If the sprawling single player isn’t enough for you, the multiplayer has also returned. It’s comprehensive in its options, with a variety of modes, perks and challenges. Most modes have an emphasis on remaining inconspicuous by walking casually around the maps, blending in with NPC’s that have more than a passing resemblance to your chosen character, and just generally being careful to avoid actions that will draw attention to yourself such as climbing buildings or running across rooftops.
Some modes have you seeking out and killing other players (with point bonuses rewarding and, in turn, encouraging more patient play) whilst at the same time bearing in mind the proximity of your own pursuers, perhaps fooling them with a disguise or decoy and then proceeding to stun them.
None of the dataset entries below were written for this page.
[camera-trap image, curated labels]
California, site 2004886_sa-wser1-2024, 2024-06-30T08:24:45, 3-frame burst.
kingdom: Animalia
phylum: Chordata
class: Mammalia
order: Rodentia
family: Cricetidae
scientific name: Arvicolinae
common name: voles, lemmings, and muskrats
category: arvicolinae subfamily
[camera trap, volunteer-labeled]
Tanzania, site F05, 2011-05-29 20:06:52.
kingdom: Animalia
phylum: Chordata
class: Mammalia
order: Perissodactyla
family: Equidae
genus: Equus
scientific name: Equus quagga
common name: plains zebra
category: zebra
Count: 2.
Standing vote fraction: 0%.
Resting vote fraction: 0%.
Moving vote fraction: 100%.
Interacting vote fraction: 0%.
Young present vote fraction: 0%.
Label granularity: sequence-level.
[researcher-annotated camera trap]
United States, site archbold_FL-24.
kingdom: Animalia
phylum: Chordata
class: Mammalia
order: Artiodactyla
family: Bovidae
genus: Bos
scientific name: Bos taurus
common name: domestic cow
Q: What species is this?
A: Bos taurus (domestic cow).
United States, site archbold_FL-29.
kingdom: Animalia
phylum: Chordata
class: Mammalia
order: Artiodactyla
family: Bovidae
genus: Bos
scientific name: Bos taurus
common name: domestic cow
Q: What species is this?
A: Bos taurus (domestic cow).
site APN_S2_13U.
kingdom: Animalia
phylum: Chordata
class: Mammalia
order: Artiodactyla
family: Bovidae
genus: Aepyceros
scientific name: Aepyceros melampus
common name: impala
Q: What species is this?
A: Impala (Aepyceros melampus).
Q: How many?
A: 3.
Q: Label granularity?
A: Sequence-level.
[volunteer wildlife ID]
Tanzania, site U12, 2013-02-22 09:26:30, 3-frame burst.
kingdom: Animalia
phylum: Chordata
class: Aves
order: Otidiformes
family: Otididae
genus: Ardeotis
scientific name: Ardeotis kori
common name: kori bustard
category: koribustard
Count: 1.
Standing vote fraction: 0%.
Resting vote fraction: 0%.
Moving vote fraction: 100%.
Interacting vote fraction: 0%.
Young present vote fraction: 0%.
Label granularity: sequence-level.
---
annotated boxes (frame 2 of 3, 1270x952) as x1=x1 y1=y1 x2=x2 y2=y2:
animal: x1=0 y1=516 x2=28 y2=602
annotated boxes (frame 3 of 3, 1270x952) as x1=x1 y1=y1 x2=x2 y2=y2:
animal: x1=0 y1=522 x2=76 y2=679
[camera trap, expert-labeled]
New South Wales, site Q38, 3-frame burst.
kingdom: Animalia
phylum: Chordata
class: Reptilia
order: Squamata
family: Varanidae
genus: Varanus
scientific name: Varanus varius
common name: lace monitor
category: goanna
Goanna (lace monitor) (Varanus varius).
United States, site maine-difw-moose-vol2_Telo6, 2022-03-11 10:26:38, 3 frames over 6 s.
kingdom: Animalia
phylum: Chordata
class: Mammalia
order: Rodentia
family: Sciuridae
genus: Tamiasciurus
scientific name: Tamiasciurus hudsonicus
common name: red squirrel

Meanwhile, team based modes are also on offer: Domination has you and your team controlling areas of a map, whilst Artefact Assault is a team based mode that tasks you with stealing the opposing teams relic, whilst doing your utmost to protect your own, and Manhunt finally sees both teams taking it in turns to pursue and kill each other, whilst the other must remain hidden. It’s all hugely tense and remains one of the most inventive multiplayer components on offer, and hopefully this time around it will sustain its community.
The most substantial new multiplayer addition is the team based Wolf Pack mode that sees you and other players tracking down and killing AI targets. Making your job more difficult is a time limit, though successful kills will reward not only points but additional time as well. It’s a great addition to the multiplayer side of things that really puts the emphasis on functioning as an effective team to get through the 25 possible waves.
With Assassin’s Creed III, it feels as if the consoles are groaning under the sheer weight of its ambition and, on occasion, there’s a sense that the game is about to fall apart at its seams, resulting in the least polished entry in the series. It isn’t the dramatic leap that Assassin’s Creed II was either, whilst Ubisoft’s refusal to rectify some of the problems that have been a part of the franchise since its inception, and have become increasingly glaring over the years, is frustrating. Next time around somewhat of an overhaul would be welcome, so that the series continues to shine in the way that it deserves to.
In spite of its problems, there’s still a reasonably strong game here, all the more so when the multiplayer facet is also taken into consideration, and it also manages to offer some ideas that are profoundly new enough to the franchise to make it a genuinely worthy, though technically spotty successor to that series defining game.